As the work and pensions secretary says vendors of the Big Issue exploited a loophole allowing immigrants access to UK benefits, the magazine’s founder says the Big Issue saves the taxpayer money.
Following a speech on welfare policy in Berlin, Work and Pensions Secretary Iain Duncan Smith was quoted in the Times newspaper as having referred to the Big Issue magazine while discussing the issue of benefit tourism.
Mr Duncan Smith praised the magazine, saying it was “a brilliant idea by a brilliant individual, who himself was homeless.”
However he added: “But actually what is happening progressively, more and more, is people mostly from southern and eastern Europe have actually ended up being Big Issue sellers and they claim, as self-employed, immediately, tax credits.”
Mr Duncan Smith was then reported to have said: “So when we talk about benefits, they are not just out-of-work benefits, they are also in-work benefits, that are being claimed.”
“Romanians have been claiming those for some time now, regardless of when they came in. We had a reasonable influx of Romanians long before we opened the doors on 1 January. They came in on the self-employment level and that is an issue that needs to be dealt with. So [when] I talk about benefit tourism, in a sense, we are talking about in-work benefit tourism.”
In March 2014 the Department of Work and Pensions (DWP) brought in a minimum earnings threshold of £153 per week, meaning that any migrant earning less than this can no longer claim in-work benefits.
It is wrong to promote the idea that the Big Issue is doing anything nefarious or harmful in adding to a problem which is not of its making John Bird, Big Issue founder
The government also said the new earnings threshold would “help ensure that benefits only go to those who are genuinely working”, and that it was being introduced “as part of the government’s long-term plan to cap welfare and reduce immigration.”

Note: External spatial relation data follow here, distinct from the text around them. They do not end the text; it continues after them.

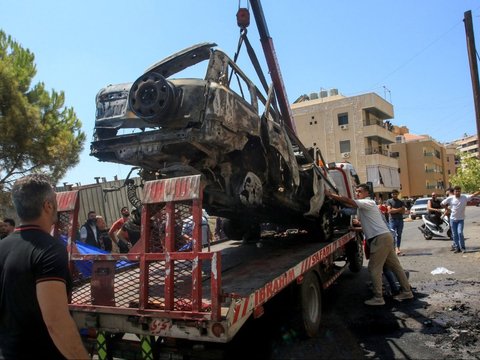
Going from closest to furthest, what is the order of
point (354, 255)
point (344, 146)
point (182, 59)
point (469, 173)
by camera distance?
1. point (182, 59)
2. point (354, 255)
3. point (469, 173)
4. point (344, 146)

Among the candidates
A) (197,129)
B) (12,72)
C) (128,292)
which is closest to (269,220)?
(197,129)

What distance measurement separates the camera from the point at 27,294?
209 centimetres

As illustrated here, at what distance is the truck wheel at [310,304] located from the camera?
16.2ft

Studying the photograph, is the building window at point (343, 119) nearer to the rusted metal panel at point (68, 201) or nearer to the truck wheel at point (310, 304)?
the truck wheel at point (310, 304)

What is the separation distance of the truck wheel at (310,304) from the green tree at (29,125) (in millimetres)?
9481

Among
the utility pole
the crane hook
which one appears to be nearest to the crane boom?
the crane hook

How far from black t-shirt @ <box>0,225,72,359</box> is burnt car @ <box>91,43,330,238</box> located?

Of the 3,500 vendors currently registered by the Big Issue, 25 per cent are Romanian or Roma, 66 per cent British and the remainder other nationalities.

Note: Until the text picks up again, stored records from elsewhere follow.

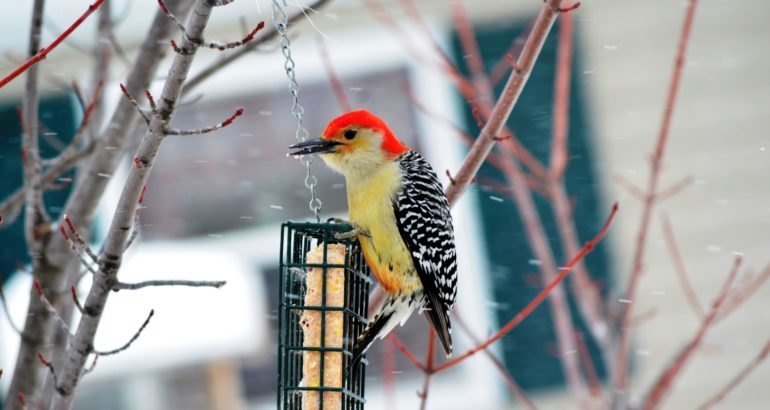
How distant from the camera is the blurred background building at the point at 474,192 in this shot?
24.0ft

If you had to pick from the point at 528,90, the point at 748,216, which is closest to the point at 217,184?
the point at 528,90

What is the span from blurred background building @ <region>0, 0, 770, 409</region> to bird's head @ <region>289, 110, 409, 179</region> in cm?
307

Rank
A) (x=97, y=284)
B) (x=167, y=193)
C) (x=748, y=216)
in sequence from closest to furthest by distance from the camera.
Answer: (x=97, y=284) → (x=748, y=216) → (x=167, y=193)

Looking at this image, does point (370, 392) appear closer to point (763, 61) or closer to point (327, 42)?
point (327, 42)

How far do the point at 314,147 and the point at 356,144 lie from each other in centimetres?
23

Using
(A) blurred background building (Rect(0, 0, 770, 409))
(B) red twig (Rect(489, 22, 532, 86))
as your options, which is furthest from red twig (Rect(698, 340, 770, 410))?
(B) red twig (Rect(489, 22, 532, 86))

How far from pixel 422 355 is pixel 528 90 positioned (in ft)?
7.39

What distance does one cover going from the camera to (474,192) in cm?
774

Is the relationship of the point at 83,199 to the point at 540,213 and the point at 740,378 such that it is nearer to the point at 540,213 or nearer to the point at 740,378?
the point at 740,378

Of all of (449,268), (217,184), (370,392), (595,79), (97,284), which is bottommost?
(97,284)

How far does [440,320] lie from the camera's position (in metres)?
3.92

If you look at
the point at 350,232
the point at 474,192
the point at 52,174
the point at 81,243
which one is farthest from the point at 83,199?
the point at 474,192

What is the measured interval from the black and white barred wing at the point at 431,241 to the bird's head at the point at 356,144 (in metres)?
0.15

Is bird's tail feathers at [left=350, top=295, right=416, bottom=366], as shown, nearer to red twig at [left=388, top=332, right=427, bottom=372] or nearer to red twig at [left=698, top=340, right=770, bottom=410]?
red twig at [left=388, top=332, right=427, bottom=372]
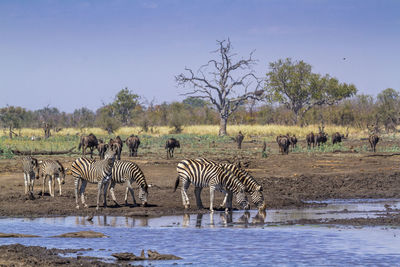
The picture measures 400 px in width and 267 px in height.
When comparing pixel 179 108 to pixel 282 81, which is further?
pixel 179 108

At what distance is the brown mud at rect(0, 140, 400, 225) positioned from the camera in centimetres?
1745

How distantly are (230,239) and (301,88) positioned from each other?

But the Big Issue says that the average weekly earnings of its vendors are currently £47.10 – well below the minimum earnings threshold to qualify for in-work benefits.
John Bird, founder of the Big Issue, said in a statement: “the flaws which IDS [Iain Duncan Smith] has highlighted were inherent in a benefit system created by the government and, to that extent, the problem is the government’s and not one of the Big Issue’s making.
“The Big Issue was set up to lift people into work and reduce the chance of people in need ever to resort to wrong doing. By giving people a hand-up rather than a hand-out it is providing a real and ongoing cost saving for the taxpayer.”
Mr Bird said it was for the government to act to change the benefit rules if necessary, “but in the meantime, it is wrong to promote the idea that the Big Issue is doing anything nefarious or harmful in adding to a problem which is not of its making.”
Although the DWP did not have any figures about Romanians using the Big Issue as a means to access benefits, it said in a statement “it is an area of legitimate public concern”.